» TASK OBJECTIVE
Copy out the entries below word for word, beginning at the line that contains "How far is the camera" and stopping after the line that contains "2182 millimetres".

» SUPPLIED INFORMATION
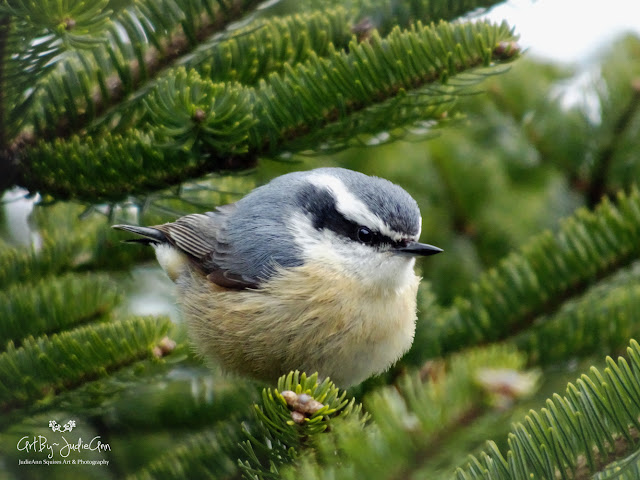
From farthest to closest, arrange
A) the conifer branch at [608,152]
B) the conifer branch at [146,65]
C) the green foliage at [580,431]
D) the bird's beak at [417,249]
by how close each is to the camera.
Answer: the conifer branch at [608,152] → the bird's beak at [417,249] → the conifer branch at [146,65] → the green foliage at [580,431]

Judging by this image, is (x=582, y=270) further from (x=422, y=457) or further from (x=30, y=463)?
(x=30, y=463)

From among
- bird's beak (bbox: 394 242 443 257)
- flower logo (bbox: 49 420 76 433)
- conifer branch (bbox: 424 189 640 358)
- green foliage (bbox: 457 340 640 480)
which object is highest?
green foliage (bbox: 457 340 640 480)

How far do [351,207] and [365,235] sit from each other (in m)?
0.10

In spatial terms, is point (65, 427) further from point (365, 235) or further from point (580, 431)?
point (580, 431)

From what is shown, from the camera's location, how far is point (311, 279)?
198 centimetres

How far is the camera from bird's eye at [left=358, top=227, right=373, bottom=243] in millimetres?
2000

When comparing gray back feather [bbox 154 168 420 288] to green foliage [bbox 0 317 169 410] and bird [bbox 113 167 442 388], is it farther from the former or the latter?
green foliage [bbox 0 317 169 410]

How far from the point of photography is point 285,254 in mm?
2070

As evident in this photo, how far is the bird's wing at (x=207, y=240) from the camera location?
2182 millimetres

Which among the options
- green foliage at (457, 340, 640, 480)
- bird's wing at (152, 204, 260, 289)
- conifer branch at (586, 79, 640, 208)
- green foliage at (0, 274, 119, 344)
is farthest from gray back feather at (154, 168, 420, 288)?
green foliage at (457, 340, 640, 480)

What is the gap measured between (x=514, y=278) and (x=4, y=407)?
52.6 inches

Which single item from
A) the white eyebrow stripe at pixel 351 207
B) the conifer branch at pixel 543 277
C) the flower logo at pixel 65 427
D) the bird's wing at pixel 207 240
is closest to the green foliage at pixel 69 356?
the flower logo at pixel 65 427

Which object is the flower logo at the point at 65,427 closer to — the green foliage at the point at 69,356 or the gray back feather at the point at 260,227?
the green foliage at the point at 69,356

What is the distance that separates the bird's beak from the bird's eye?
96 millimetres
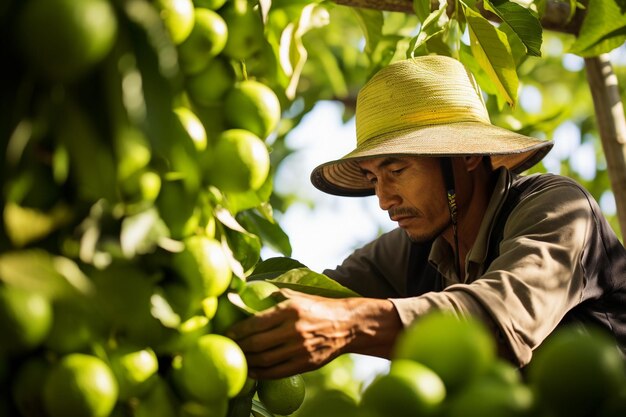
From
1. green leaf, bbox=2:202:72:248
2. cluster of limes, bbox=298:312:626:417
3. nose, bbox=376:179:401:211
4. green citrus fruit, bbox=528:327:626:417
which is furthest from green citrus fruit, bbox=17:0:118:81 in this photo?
nose, bbox=376:179:401:211

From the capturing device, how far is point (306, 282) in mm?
1273

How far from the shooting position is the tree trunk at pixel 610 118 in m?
2.13

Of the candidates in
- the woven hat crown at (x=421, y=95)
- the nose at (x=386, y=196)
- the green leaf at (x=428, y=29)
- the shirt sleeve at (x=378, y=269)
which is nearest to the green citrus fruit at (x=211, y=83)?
the green leaf at (x=428, y=29)

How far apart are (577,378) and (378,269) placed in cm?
160

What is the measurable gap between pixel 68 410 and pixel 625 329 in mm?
1363

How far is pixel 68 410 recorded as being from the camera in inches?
33.6

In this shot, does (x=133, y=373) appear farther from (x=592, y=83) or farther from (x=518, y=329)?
(x=592, y=83)

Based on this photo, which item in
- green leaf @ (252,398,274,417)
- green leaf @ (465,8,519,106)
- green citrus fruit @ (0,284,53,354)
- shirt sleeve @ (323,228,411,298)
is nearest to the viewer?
green citrus fruit @ (0,284,53,354)

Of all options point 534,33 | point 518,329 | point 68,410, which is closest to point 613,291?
point 518,329

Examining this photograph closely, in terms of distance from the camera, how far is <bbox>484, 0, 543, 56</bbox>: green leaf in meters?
1.64

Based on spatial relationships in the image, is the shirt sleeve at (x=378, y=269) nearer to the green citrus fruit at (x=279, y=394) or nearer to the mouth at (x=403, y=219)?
the mouth at (x=403, y=219)

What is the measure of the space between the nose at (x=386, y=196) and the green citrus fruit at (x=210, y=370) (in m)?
1.21

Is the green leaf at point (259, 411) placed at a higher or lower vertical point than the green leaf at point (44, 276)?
lower

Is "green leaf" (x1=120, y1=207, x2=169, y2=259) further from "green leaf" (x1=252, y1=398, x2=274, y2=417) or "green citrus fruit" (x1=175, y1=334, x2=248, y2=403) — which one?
"green leaf" (x1=252, y1=398, x2=274, y2=417)
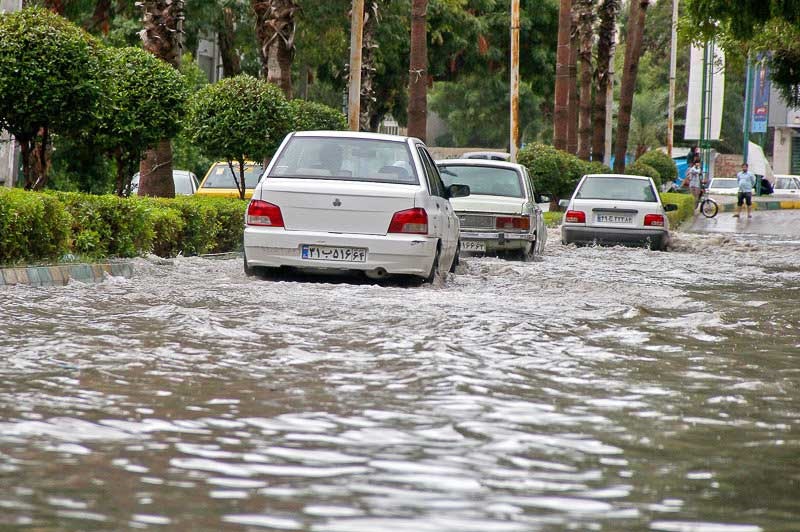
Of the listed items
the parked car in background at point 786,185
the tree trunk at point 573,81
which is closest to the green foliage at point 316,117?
the tree trunk at point 573,81

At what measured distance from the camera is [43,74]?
15.4 meters

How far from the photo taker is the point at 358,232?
12695mm

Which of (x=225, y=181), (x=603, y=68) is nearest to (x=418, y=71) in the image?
(x=225, y=181)

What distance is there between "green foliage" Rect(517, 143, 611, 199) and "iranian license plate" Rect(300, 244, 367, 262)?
23391 mm

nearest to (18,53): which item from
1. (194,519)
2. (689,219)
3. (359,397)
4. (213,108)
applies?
(213,108)

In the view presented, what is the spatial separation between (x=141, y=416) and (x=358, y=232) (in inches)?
254

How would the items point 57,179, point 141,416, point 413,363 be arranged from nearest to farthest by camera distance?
point 141,416
point 413,363
point 57,179

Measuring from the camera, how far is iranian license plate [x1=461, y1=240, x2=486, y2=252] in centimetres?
1952

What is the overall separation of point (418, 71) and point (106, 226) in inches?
601

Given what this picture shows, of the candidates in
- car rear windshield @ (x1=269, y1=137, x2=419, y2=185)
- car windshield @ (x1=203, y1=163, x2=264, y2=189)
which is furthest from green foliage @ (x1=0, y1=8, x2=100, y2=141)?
car windshield @ (x1=203, y1=163, x2=264, y2=189)

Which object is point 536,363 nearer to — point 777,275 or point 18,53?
point 18,53

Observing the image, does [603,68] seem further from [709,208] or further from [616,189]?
[616,189]

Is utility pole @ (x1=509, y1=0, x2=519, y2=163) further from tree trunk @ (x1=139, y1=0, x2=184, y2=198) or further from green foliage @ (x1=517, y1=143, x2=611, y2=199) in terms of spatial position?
tree trunk @ (x1=139, y1=0, x2=184, y2=198)

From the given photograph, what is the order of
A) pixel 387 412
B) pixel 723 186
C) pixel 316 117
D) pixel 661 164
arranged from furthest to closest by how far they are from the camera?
1. pixel 723 186
2. pixel 661 164
3. pixel 316 117
4. pixel 387 412
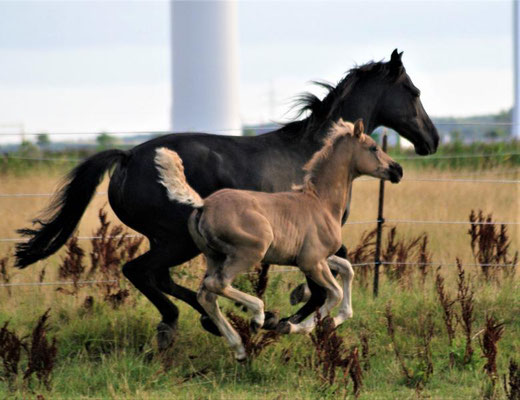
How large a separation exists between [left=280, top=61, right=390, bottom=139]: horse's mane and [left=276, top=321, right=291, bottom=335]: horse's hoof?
163 cm

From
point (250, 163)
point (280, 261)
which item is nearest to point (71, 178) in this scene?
point (250, 163)

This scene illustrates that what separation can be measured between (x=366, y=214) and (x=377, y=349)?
522cm

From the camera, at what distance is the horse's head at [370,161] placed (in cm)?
628

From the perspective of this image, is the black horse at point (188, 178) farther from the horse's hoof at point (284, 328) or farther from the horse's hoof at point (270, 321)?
the horse's hoof at point (284, 328)

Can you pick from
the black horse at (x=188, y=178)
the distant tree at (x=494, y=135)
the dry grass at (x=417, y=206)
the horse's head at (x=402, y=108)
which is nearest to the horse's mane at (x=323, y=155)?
the black horse at (x=188, y=178)

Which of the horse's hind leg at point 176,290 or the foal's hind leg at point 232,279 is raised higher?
the foal's hind leg at point 232,279

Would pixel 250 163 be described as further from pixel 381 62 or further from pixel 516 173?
pixel 516 173

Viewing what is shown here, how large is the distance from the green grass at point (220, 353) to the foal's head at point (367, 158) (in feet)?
4.19

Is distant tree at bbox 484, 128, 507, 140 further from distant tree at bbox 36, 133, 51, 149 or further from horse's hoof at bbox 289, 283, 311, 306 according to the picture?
horse's hoof at bbox 289, 283, 311, 306

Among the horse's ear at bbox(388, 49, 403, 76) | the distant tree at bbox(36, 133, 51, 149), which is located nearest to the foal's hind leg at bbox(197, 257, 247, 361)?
the horse's ear at bbox(388, 49, 403, 76)

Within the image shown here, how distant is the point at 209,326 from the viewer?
632cm

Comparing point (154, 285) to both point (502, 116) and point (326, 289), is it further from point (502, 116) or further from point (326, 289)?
point (502, 116)

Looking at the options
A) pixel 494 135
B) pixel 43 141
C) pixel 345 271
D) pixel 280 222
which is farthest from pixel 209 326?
pixel 494 135

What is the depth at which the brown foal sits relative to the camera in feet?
18.8
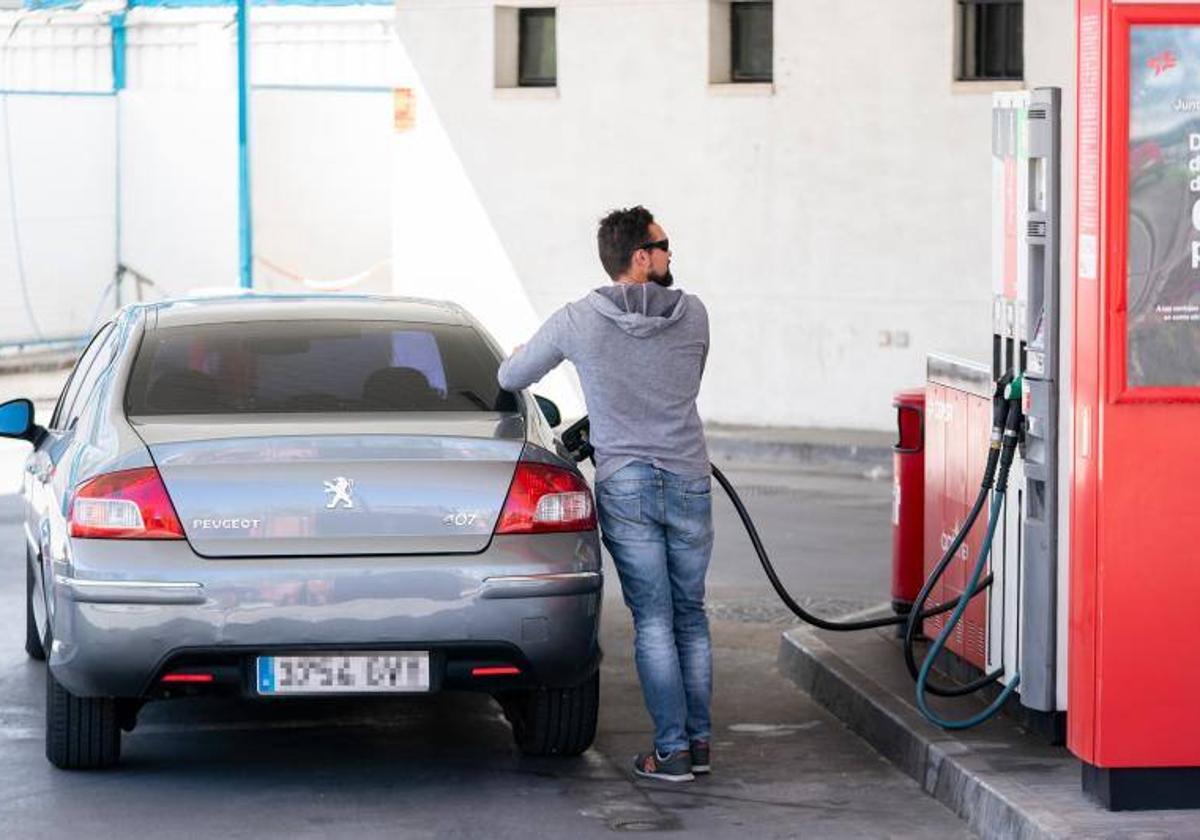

» OUTPUT
How far is the camera from bird's eye at [left=358, top=227, right=373, bottom=243] in millimetres?
2000

When comparing gray back feather [bbox 154 168 420 288] to green foliage [bbox 0 317 169 410] and bird [bbox 113 167 442 388], is it farther from the former or the latter?
green foliage [bbox 0 317 169 410]

How far from the point of photography is point 285,254 in mm?
2070

As evident in this photo, how far is the bird's wing at (x=207, y=240) from the camera location?
2182 millimetres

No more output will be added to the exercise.